Media Matters for America founder David Brock said Monday that he has no friends who are conservative.
"Do you have any conservative friends?" Politico reporter Hadas Gold asked Brock at a question and answer event at Georgetown University.
"That’s a good question," Brock said. "Uh, it was, uh—no."
Brock, a liberal partisan, said he has conservative relatives and business associates from his days as a conservative partisan in the 1990s, although he does not consider the business relationships "meaningful."
"I have conservative relatives and I maintain some, few relationships with conservatives I worked for back in the 1990s. But I wouldn’t consider those close friendships," Brock said.
Brock’s history of mischaracterizing private encounters with his political enemies may contribute to peoples’ hesitance to befriend him.

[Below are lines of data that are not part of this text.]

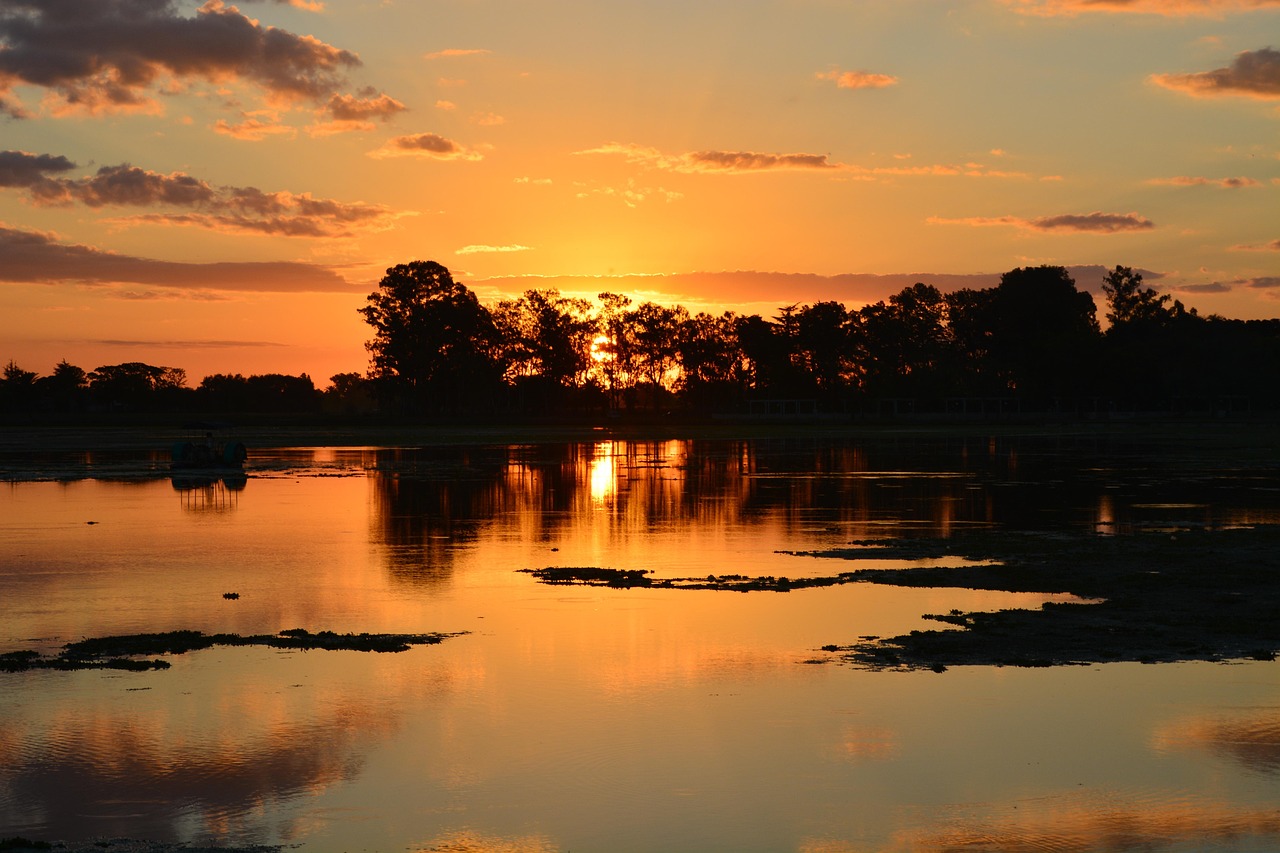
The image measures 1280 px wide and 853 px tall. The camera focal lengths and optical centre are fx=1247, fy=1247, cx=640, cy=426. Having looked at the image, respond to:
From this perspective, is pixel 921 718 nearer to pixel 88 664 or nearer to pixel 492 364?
pixel 88 664

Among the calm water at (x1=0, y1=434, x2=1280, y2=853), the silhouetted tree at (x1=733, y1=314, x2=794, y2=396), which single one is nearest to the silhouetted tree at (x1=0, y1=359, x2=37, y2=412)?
the silhouetted tree at (x1=733, y1=314, x2=794, y2=396)

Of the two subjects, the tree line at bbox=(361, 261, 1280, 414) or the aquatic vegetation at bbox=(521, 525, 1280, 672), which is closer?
the aquatic vegetation at bbox=(521, 525, 1280, 672)

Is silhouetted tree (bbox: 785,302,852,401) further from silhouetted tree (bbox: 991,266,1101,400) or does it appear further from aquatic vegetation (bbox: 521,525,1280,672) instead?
aquatic vegetation (bbox: 521,525,1280,672)

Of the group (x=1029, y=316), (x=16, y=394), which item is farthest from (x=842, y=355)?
(x=16, y=394)

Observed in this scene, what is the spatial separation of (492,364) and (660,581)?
156781mm

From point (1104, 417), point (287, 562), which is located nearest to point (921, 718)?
point (287, 562)

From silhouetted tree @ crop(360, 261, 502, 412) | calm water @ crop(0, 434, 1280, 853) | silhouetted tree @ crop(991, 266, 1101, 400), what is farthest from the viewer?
silhouetted tree @ crop(991, 266, 1101, 400)

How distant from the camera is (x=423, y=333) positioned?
166 metres

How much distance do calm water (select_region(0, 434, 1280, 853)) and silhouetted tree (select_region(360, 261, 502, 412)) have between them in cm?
13875

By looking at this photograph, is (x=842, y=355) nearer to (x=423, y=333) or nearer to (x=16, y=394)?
(x=423, y=333)

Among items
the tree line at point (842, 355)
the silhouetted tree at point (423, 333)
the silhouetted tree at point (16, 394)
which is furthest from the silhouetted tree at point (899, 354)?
the silhouetted tree at point (16, 394)

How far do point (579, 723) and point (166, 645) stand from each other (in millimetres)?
7116

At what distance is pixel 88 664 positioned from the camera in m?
16.2

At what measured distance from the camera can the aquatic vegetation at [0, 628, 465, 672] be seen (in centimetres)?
1616
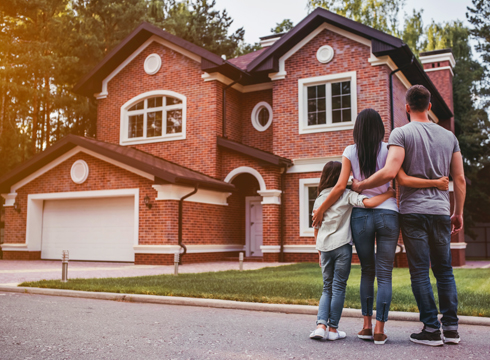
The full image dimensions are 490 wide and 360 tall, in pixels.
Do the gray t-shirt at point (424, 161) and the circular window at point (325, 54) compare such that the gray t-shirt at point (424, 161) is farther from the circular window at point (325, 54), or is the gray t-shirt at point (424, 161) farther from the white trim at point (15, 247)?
the white trim at point (15, 247)


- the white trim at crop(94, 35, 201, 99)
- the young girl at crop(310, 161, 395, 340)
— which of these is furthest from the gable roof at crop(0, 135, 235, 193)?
the young girl at crop(310, 161, 395, 340)

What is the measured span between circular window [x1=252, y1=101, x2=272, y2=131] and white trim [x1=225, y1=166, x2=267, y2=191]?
7.01ft

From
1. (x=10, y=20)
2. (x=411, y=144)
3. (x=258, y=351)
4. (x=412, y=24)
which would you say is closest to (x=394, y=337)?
(x=258, y=351)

Brock underwent a political conversion in the late 1990s after courting controversy for his unflattering, often unsubstantiated reporting on the Clinton family. While his politics have shifted, Brock continues to be criticized for making unsubstantiated claims, now published by the sprawling network of liberal organizations he runs rather than conservative publications.
While Brock has not made any friends across the aisle, he has made close friends with his onetime enemies, the Clintons. Brock was brought into the inner Clinton circle in the early 2000s after publishing a tell-all memoir about his time as a "right-wing hit man." The Clintons were reportedly fascinated by Brock’s explanation of the conspiracy against the Clintons, purchasing dozens of copies and distributing them to friends and coworkers.
Brock, a self-described advocate for Hillary Clinton, now runs much of Clinton’s informal campaign infrastructure. His network, which employ 200 people and soak up $30 million in funding from liberal donors, was founded to push back against Republican and media criticism of Clinton.
Transcript below:
POLITICO: I have a list of, like, 50 questions.
DAVID BROCK: Oh no. How many of these (inaudible).
POLITICO: Do you have any conservative friends?
BROCK: That’s a good question. Uh, it was, uh—no. I have conservative relatives and I maintain some, few relationships with conservatives I worked for back in the 1990s. But I wouldn’t consider those close friendships, those are just relationships (inaudible). Not—not—not in any meaningful way.